About 90 percent of the wetlands around San Francisco Bay have been lost, with many diked off and filled in as communities around the bay expanded. About 30,000 acres are awaiting restoration, Lewis says.

In the South Bay, some 15,000 acres of former are being restored, but the project still needs millions more in funding.

“This is a crucial time to start this work and raise the money that can restore marshes now,” says Lewis. “The longer we wait, the harder and more expensive it is to restore tidal marsh, once sea level starts increasing.”

In addition to restoring wildlife habitat, wetlands and levees could protect important roads, highways, wastewater treatment plants and even tech companies. The headquarters of Facebook, Google, Cisco and more than a dozen others sit right on the bay’s edge.
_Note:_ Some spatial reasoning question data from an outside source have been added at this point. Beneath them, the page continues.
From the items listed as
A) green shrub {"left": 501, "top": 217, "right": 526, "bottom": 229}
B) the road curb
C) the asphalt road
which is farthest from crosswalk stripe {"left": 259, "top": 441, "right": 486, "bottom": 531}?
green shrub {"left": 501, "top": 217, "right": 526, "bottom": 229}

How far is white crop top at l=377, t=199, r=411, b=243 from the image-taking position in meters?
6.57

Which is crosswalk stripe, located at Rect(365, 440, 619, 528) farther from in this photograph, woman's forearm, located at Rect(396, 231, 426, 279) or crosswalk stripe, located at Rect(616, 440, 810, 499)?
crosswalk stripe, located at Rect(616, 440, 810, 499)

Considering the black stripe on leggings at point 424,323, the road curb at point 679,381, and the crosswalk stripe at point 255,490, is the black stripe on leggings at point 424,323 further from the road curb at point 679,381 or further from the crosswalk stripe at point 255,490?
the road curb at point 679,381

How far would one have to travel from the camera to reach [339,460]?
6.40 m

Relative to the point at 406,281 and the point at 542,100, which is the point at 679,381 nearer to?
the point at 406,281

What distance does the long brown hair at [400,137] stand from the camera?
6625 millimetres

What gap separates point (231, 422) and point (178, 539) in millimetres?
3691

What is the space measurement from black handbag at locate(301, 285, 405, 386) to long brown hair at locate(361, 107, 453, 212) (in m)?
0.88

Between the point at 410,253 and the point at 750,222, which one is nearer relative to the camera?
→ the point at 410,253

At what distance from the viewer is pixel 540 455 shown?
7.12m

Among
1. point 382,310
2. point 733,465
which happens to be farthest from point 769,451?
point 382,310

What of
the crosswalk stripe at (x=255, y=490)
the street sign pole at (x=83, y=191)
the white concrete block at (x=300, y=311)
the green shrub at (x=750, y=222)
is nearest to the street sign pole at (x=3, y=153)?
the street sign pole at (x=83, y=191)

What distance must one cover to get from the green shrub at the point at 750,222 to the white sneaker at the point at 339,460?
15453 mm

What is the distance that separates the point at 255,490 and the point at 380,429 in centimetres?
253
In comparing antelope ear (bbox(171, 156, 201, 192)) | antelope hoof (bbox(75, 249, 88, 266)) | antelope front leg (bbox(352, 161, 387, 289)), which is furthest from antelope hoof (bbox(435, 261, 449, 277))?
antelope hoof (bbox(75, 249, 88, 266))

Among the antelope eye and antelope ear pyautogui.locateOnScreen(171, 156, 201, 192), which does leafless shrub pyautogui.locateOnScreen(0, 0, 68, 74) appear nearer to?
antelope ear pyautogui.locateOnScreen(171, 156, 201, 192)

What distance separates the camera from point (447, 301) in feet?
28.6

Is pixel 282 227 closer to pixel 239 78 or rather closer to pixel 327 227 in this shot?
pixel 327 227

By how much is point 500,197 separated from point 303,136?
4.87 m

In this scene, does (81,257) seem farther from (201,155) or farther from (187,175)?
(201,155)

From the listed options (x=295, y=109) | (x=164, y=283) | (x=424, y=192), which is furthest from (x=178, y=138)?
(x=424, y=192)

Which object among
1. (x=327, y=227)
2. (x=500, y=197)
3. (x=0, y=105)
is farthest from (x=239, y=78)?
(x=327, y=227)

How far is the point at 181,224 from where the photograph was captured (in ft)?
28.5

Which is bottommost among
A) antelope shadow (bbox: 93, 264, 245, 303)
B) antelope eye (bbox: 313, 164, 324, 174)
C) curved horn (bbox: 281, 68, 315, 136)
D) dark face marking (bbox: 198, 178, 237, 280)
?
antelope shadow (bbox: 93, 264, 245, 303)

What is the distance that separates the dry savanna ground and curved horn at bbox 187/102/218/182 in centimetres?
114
“This concerns the health and welfare of the entire region,” says Mike Mielke of the Silicon Valley Leadership Group. “It’s that simple.”

Supporters of the measure will have to make that case to the entire Bay Area, including residents who don’t live next to the bay.

“Even if your daily commute doesn’t take you near the water’s edge, if there’s a significant problem on the roadway because of flooding, that is going to impact you, because people are going to change the way they get to work and commute,” says Mielke.

The $500 million from the new parcel tax is only about a third of what’s needed to restore more than 30,000 acres around the bay.

“This is a good first step,” says Mielke. “We’re going to need money from the state and we’re going to need money from the federal government.”

The parcel tax measure needs a two-thirds majority to pass, not within each county, but across all nine counties where residents will vote.